Strengthen my suggestion for using a buddy.
Adorner is basically a custom-level element that appears above / around another element. For example, if you perform a check in a binding, the red frame that adorns the invalid control is the advertiser - it is not part of the control and can be applied (and applied) to all kinds of controls. See the Adorners section in WPF docs for a simple but clear example.
I thought of Adorner for several reasons. The key is that the behavior you describe may not necessarily be limited to the TextBox . You may, for example, want the ComboBox exhibit the same behavior. Adorner's implementation will give you a consistent way to implement this functionality for multiple controls (although this doesn't make sense, like CheckBox or ProgressBar ). Secondly, you donโt need to do anything with a basic control that is more complicated than implementing triggers to show and hide Adorner in response to focus events. Certificates are a bit of a pain in the butt to implement, but it is worth knowing how to do it.
All that said, I like the matte answer much more than me. The only drawbacks that I see in this approach are 1) it only works with TextBox ; you need to implement a new version of the style every time you want to use the approach on another control, 2) I can just do magic thinking, but every time I ever used the Tag property in WinForms, he told me (as soon as I learned to listen) that I was building something fragile. I am not sure for sure that this is also true in WPF, but I am sure that it is.
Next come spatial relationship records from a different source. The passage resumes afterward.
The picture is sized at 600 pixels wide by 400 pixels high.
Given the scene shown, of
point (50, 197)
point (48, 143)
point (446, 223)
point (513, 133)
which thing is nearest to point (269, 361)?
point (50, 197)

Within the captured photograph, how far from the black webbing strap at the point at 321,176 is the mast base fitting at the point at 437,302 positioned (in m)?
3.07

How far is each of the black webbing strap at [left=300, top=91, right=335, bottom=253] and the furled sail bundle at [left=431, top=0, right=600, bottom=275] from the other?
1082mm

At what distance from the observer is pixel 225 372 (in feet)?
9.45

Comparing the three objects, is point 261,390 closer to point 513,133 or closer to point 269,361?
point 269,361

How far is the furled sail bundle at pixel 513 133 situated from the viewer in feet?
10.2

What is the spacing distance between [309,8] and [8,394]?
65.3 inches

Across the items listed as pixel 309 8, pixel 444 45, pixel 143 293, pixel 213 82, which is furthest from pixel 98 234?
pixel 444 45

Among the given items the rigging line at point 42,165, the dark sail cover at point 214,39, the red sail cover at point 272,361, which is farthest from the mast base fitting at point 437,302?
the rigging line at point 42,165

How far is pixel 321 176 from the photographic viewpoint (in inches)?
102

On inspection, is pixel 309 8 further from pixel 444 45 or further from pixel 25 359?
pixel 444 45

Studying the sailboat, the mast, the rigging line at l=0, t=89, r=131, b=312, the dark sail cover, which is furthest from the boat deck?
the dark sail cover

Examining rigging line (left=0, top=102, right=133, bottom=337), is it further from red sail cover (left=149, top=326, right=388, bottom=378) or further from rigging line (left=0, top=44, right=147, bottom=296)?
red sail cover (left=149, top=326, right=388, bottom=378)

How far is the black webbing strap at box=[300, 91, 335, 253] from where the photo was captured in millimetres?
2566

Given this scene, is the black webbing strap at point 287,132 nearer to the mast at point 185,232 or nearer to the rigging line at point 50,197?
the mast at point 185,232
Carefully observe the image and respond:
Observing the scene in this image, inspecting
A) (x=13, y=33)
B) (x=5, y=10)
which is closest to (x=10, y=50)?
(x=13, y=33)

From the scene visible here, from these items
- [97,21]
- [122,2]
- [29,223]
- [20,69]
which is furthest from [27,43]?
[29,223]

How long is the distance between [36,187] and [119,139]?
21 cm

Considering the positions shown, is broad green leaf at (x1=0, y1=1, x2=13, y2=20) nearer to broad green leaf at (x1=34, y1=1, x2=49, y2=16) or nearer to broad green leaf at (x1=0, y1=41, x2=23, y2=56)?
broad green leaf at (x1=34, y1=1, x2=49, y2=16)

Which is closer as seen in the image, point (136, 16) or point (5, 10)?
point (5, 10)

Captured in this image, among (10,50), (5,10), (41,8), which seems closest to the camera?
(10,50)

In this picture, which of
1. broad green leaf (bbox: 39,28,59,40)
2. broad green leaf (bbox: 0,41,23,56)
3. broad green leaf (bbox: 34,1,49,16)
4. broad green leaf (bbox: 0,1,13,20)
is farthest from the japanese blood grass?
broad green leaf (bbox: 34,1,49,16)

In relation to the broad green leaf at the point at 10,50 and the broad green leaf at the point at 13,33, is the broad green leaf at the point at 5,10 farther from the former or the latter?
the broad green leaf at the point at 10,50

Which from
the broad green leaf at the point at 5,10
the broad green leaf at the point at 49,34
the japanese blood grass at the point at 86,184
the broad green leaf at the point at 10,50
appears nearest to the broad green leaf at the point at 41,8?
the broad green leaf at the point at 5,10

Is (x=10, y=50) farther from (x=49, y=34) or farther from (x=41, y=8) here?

My comment on using the bound Text property probably needs to be amplified. If you use the Text property to store a field label, then you have a number of problems that are difficult to solve. First, since this is a related property, changing its value in a TextBox will change it in the source. So, now your source needs to know a lot of information about the state of the user interface - is there any control at the moment? If the value of the Text property is Foo , does this mean that the label is Foo or is the user entering Foo ? There are probably ways you can control this, but the best way to handle this is not necessary.
(Another issue with this paradigm: what should be the behavior if the user wants the TextBox value to be an empty string?)